At the request of Edward I and apparently with the unanimous agreement of the six guardians, four commissioners from Scotland were sent to England to support King Eric of Norway’s claim on behalf of his daughter as rightful queen of Scotland. Three of the commissioners were guardians – Wishart, Fraser and Comyn, 2nd Lord of Badenoch; the fourth was Bruce the Competitor. These commissioners were charged with the task of assenting to whatever King Eric of Norway’s representatives proposed. The resulting treaty did not mince matters; the Scots would receive their young queen only on condition that order would be established in the country and that the council of guardians were to be no more than in nominal command and appointed by Edward I. A further condition was that the young queen could not be married without the consent of her father, advised by Edward. One does not have to be a genius to understand the motives behind these conditions; Edward had his mind set on the subjugation of Scotland and expected her monarch – whoever that would be – to pay homage to him as Scotland’s feudal superior.

Edward I had already decided that the Fair Maid of Norway should marry none other than his son Edward of Caernarfon. Edward submitted no formal overture to the Scottish Council of Guardians, nor to Eric of Norway but by 1290 his intentions became known to the Scots. In March 1290 the Scottish parliament met at Brigham-on-Tweed; it was attended by Scotland’s nobles, clergy and the Community of the Realm. The parliament engrossed a charter signed by twelve earls giving their consent to the marriage of the Fair Maid of Norway to Edward’s son, the future Edward II. This decision was relayed to Eric of Norway and Edward I, both of whom accepted it; a ‘Solemn Treaty’ between the Scottish parliament and Edward’s commissioners was drawn up at Brigham-on-Tweed on 18 July 1290 ratifying the proposed marriage while preserving Scotland’s sovereignty. The treaty also stipulated that no vassal of the Scottish crown would be required to pay homage for their Scottish lands to Edward I; further, Scotland’s laws, rights and ancient liberties would continue entire and inviolate. Eric of Norway was also required to send the Fair Maid of Norway to England at the earliest possible moment.

### Direction A
In the passage about the Fair Maid of Norway, where did the Scottish parliament meet in March 1290?

### Data for the task
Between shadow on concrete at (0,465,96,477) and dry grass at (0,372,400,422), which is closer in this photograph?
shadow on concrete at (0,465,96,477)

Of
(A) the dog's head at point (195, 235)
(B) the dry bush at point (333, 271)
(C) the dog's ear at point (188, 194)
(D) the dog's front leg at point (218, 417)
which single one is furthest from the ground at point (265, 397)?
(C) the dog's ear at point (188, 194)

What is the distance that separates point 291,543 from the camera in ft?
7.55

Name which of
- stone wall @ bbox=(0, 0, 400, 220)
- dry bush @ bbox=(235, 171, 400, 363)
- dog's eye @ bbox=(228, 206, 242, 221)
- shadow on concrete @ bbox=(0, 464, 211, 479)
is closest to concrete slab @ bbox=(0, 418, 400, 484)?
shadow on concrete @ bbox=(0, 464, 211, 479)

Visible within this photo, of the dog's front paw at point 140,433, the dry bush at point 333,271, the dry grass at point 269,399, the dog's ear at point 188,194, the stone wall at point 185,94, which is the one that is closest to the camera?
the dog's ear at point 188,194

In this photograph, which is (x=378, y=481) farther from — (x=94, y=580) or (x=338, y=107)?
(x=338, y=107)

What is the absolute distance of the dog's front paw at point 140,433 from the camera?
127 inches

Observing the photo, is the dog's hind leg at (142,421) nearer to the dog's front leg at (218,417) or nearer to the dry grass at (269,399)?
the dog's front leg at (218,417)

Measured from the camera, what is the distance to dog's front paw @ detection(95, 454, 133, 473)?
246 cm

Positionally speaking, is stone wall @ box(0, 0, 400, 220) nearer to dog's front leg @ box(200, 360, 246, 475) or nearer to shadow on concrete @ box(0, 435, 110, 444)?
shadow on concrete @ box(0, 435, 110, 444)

--

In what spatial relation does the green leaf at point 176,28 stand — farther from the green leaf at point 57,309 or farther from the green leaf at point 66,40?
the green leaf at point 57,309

### Direction B
Pick out every row that contains the word "nearer" and copy those rows.

### Finished answer A
At Brigham-on-Tweed.

### Finished answer B
Observing the photo, is the dog's hind leg at (142,421) nearer to the dog's front leg at (218,417) or nearer to the dry grass at (269,399)?
Positionally speaking, is stone wall @ box(0, 0, 400, 220) nearer to dog's front leg @ box(200, 360, 246, 475) or nearer to shadow on concrete @ box(0, 435, 110, 444)?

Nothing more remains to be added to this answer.